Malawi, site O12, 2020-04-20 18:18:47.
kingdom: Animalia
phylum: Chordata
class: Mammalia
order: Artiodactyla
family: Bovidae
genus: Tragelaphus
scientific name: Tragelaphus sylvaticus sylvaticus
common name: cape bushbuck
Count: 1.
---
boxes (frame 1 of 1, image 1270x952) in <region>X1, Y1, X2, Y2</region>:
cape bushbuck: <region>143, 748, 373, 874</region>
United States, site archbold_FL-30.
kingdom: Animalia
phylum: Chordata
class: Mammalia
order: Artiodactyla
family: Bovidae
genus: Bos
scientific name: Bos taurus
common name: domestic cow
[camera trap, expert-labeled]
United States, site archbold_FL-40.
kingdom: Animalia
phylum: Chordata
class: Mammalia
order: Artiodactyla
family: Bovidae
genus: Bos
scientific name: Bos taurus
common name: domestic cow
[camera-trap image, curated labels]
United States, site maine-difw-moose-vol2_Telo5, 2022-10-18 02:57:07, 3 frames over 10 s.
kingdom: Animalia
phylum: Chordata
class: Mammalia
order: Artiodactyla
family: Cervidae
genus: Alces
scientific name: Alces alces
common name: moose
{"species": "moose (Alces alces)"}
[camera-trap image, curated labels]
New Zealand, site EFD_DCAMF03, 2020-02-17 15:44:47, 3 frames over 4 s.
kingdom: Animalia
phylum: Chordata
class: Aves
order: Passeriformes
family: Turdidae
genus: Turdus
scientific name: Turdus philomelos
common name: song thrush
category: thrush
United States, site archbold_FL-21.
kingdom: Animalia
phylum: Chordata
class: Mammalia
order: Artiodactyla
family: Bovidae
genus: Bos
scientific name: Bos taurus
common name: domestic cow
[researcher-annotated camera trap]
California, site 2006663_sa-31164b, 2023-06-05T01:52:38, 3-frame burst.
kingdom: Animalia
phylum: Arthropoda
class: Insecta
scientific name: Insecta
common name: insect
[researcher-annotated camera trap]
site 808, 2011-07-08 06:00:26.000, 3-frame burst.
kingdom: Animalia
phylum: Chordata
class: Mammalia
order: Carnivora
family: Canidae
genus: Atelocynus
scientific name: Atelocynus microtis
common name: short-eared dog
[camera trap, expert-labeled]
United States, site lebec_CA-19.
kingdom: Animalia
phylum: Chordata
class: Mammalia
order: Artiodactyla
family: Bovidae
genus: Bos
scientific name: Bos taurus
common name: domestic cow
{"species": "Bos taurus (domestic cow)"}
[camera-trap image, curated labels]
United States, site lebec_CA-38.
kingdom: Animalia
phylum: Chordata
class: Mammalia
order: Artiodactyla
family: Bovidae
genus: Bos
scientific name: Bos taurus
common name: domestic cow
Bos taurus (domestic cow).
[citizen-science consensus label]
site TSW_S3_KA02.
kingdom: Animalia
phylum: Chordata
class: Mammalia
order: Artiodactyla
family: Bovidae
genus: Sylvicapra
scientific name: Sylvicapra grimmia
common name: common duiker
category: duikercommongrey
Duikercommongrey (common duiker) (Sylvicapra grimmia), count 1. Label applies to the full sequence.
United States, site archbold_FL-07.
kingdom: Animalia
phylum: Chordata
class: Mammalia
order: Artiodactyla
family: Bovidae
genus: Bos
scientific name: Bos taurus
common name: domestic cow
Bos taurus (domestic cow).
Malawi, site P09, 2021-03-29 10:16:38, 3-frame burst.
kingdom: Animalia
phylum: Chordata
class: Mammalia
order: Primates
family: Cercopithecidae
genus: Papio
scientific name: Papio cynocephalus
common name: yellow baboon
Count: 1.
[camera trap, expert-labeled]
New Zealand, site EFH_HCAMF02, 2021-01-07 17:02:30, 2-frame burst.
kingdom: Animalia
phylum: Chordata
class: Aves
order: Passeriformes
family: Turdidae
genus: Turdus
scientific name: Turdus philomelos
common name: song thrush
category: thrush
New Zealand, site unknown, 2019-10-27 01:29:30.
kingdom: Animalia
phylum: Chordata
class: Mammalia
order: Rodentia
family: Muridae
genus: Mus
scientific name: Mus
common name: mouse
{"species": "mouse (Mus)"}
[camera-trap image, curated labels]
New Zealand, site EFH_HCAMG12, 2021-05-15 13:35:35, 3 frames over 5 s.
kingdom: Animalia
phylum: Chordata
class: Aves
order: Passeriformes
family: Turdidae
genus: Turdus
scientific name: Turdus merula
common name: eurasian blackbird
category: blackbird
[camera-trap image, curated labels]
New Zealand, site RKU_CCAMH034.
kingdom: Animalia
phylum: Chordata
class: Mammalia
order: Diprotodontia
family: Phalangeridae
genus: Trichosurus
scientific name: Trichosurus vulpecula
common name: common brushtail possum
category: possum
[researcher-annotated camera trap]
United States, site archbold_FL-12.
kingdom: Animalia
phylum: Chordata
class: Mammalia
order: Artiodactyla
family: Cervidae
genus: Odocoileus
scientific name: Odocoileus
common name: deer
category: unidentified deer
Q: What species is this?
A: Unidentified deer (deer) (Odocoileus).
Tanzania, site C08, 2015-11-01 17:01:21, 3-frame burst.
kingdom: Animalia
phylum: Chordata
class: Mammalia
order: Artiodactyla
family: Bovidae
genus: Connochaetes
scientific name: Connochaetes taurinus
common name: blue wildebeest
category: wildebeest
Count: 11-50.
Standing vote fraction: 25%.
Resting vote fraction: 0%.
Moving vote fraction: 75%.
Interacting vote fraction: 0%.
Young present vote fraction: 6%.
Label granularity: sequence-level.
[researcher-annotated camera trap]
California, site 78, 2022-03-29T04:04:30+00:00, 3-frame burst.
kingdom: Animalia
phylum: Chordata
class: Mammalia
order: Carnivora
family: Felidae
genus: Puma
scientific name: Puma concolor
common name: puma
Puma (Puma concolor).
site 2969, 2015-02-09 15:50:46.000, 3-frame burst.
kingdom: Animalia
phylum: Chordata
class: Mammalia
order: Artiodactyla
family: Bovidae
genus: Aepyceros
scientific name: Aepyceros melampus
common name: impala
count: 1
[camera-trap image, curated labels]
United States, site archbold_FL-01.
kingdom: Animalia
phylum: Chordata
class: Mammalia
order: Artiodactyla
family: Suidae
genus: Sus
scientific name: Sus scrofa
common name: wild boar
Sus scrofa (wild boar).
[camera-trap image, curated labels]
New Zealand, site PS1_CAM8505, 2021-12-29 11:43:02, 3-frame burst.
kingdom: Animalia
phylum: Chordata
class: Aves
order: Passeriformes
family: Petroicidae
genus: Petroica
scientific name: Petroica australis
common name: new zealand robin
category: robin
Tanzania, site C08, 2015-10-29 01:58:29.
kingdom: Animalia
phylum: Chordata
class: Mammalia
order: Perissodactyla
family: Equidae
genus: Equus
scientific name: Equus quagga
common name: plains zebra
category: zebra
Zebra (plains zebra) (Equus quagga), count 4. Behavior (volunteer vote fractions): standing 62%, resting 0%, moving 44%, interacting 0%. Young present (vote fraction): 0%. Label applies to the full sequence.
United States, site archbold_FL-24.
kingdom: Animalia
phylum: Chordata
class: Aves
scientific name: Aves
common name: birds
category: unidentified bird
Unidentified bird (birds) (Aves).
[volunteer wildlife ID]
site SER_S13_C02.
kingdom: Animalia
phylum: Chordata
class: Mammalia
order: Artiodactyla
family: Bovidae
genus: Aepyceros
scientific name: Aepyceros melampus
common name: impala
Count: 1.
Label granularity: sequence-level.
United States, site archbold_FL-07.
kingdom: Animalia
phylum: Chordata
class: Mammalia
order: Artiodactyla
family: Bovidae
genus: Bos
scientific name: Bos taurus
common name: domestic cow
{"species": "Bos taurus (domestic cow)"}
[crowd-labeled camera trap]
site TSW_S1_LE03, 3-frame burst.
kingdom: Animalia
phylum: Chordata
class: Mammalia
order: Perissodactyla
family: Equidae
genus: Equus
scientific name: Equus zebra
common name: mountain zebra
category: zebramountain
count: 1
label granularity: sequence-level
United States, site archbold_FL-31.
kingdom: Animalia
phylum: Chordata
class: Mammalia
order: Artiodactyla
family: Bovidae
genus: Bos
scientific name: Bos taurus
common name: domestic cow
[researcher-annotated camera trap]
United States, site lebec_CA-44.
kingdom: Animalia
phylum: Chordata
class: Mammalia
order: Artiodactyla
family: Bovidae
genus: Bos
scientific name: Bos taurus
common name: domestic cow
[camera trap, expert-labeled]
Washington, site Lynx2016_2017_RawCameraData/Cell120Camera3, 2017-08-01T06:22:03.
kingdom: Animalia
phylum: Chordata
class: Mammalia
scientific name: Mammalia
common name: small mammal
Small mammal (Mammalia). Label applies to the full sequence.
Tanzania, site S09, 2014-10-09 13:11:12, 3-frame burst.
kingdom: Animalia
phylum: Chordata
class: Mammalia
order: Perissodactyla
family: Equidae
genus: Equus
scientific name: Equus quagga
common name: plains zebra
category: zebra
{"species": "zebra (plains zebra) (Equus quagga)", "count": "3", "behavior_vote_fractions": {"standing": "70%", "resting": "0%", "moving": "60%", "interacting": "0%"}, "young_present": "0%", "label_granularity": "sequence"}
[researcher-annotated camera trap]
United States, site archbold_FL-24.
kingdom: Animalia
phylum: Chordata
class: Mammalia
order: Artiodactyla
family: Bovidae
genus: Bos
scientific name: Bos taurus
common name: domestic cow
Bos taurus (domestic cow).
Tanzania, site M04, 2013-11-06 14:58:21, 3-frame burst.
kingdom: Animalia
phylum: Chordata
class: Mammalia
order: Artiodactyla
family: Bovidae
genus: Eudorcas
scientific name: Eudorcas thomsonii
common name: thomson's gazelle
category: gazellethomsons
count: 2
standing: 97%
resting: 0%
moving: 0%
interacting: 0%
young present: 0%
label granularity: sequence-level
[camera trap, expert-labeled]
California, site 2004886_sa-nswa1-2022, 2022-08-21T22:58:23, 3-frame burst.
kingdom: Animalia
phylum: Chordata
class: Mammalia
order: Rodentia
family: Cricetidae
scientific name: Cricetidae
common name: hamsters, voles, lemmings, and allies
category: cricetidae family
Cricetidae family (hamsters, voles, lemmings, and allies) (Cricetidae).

= = = = =

Try it: Lines holding "frames" are the ones to copy; find all of them in the listing.

Exercise output:
United States, site maine-difw-moose-vol2_Telo5, 2022-10-18 02:57:07, 3 frames over 10 s.
New Zealand, site EFD_DCAMF03, 2020-02-17 15:44:47, 3 frames over 4 s.
New Zealand, site EFH_HCAMG12, 2021-05-15 13:35:35, 3 frames over 5 s.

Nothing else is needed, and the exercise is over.